Your goal: Write out exactly, with both ends included, the lines that run from the line containing "2026 GMC Sierra 2500HD Denali - Photo 11" to the end of the entries. Pictures are not part of the answer.

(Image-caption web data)
>>

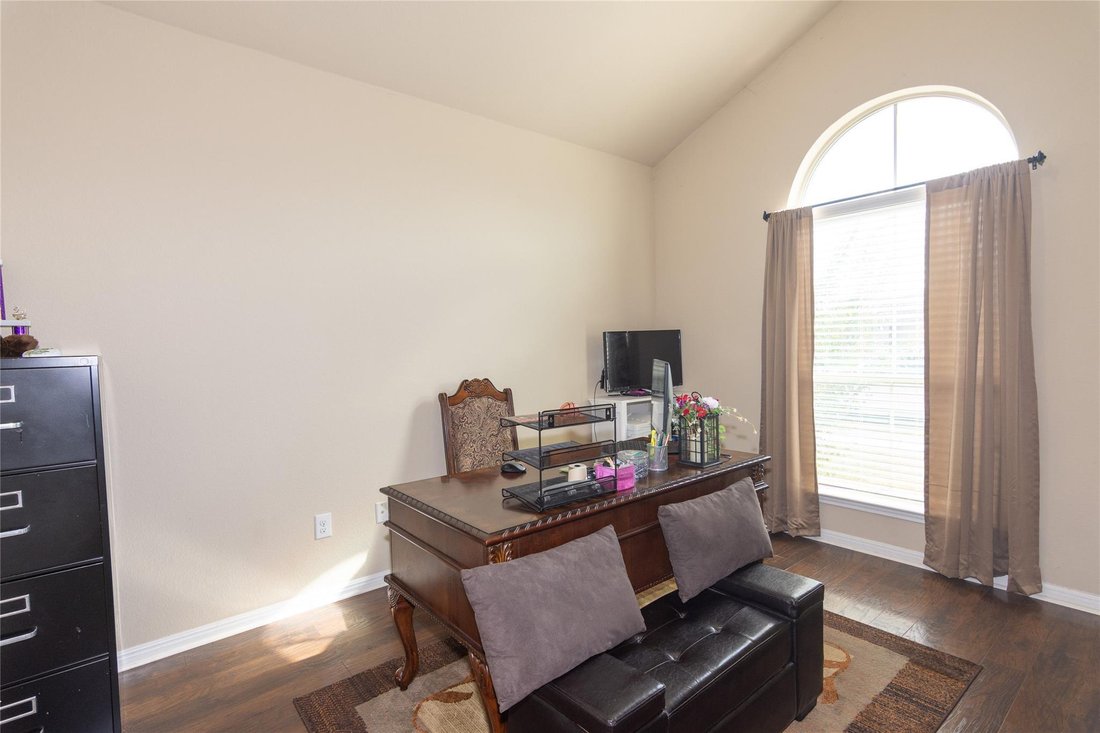 House in Pflugerville, Texas, United States 3 - 17188474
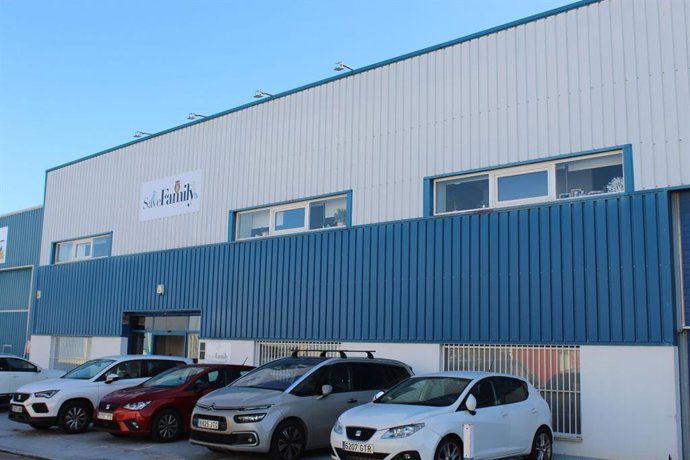 Empresa 100% española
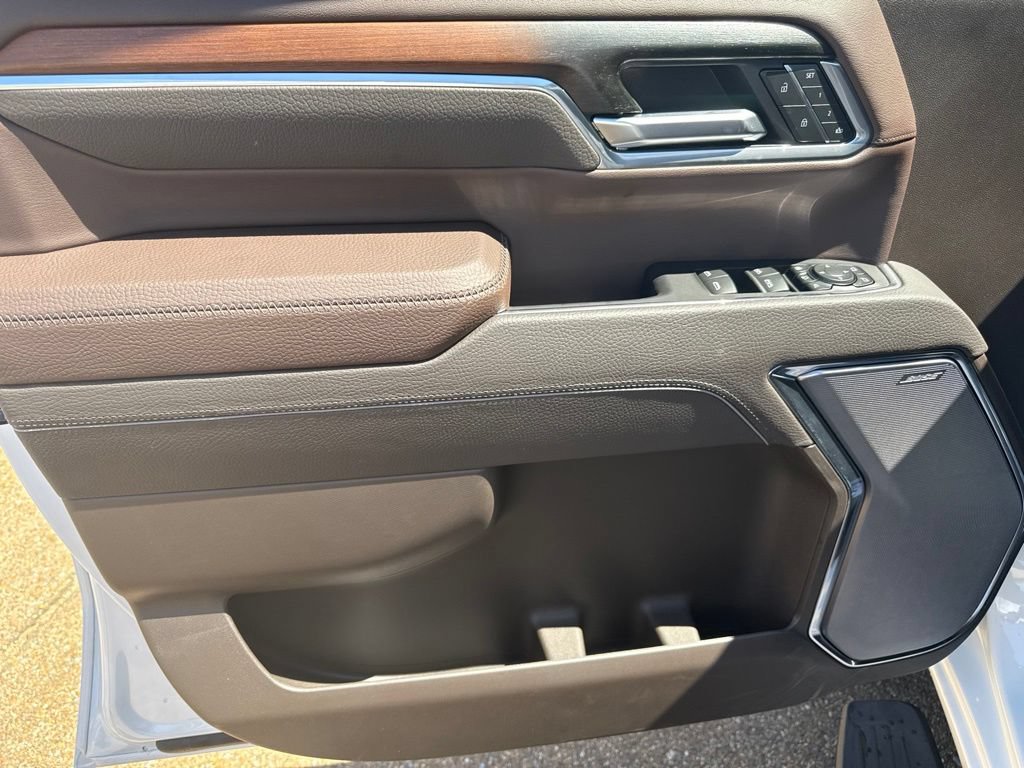 2026 GMC Sierra 2500HD Denali - Photo 11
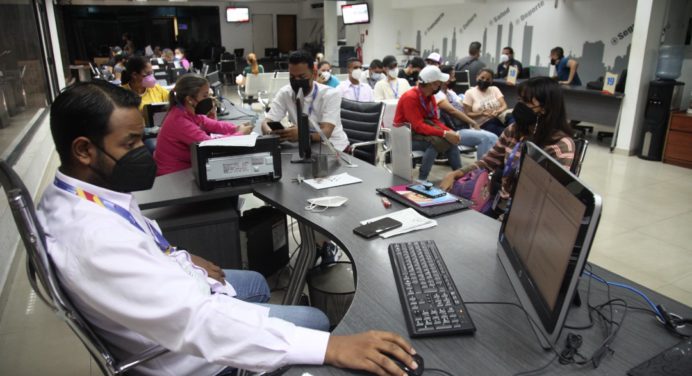 Extienden pago de impuestos municipales hasta el 15 de febrero en Maturín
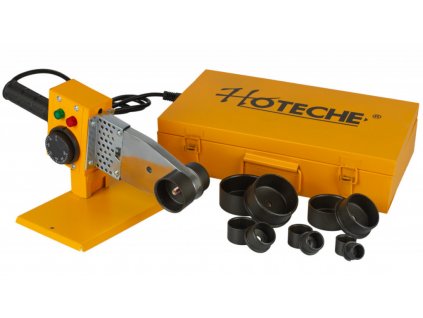 Svářečka na plastové trubky 800W - HTP810163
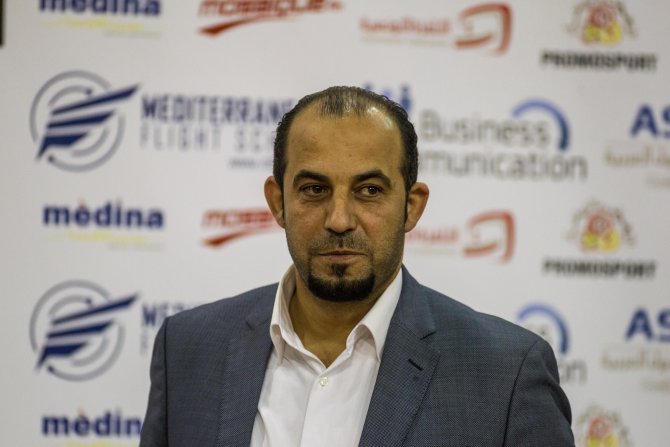 7'nci Arap Kick Boks Kulüpler Şampiyonası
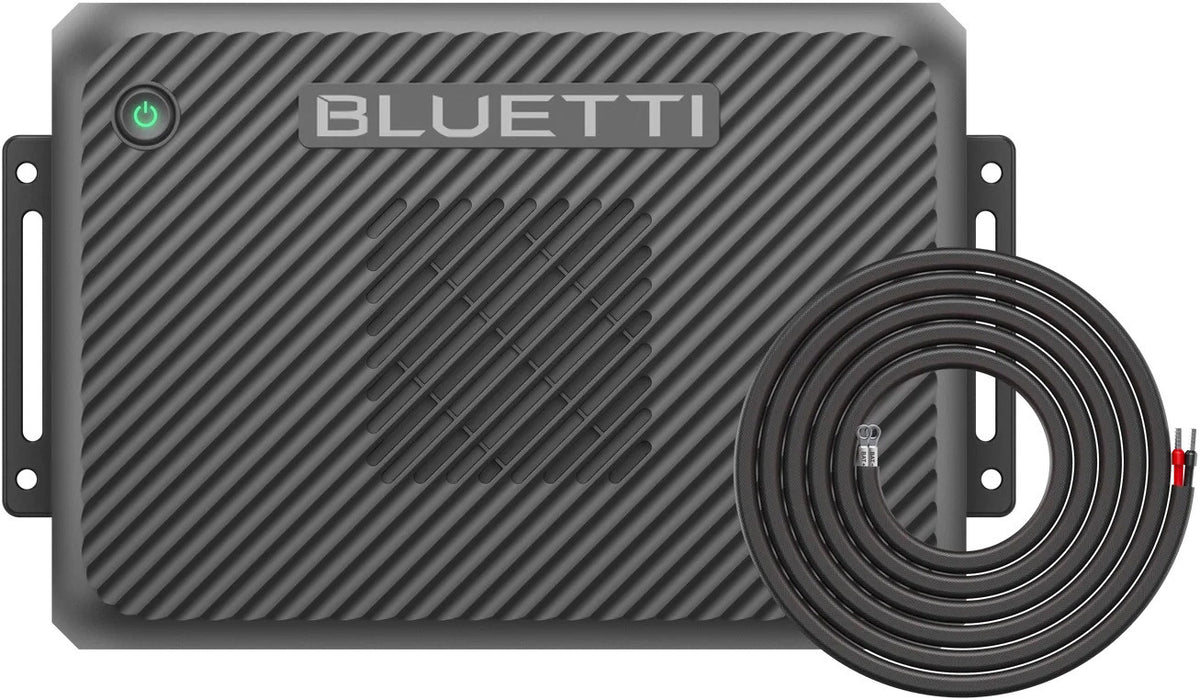 BLUETTI CHARGER 2 + WIRING KIT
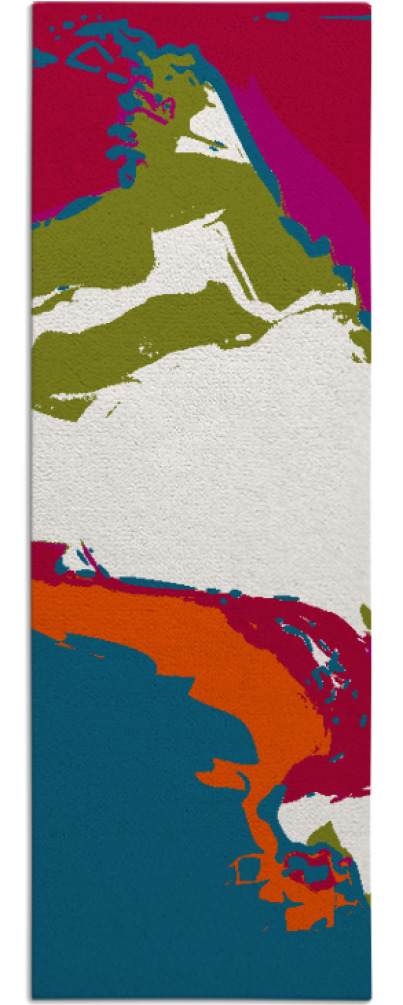 slick rug - item 893935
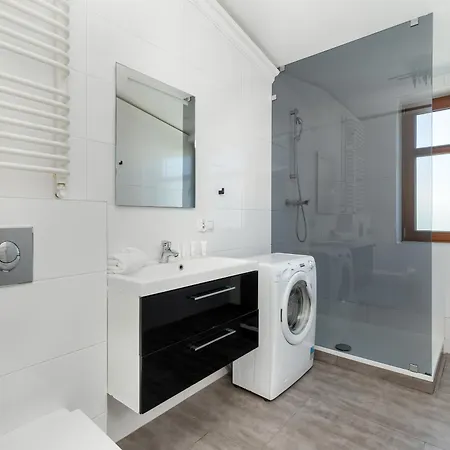 Appartement Charming In With Parking By Renters *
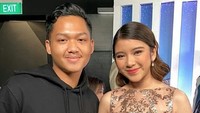 Namun Dul juga memiliki saingan yakni Azriel Hermansyah. Dok. Instagram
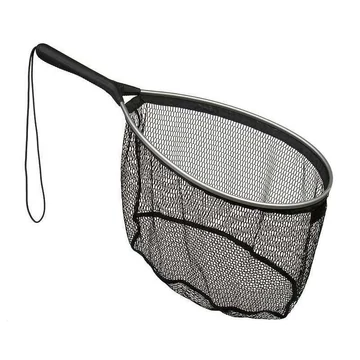 Mivardi Pergető Merítőháló Speedy Nano L 50x40cm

<<

Result below:
 2026 GMC Sierra 2500HD Denali - Photo 11
 Extienden pago de impuestos municipales hasta el 15 de febrero en Maturín
 Svářečka na plastové trubky 800W - HTP810163
 7'nci Arap Kick Boks Kulüpler Şampiyonası
 BLUETTI CHARGER 2 + WIRING KIT
 slick rug - item 893935
 Appartement Charming In With Parking By Renters *
 Namun Dul juga memiliki saingan yakni Azriel Hermansyah. Dok. Instagram
 Mivardi Pergető Merítőháló Speedy Nano L 50x40cm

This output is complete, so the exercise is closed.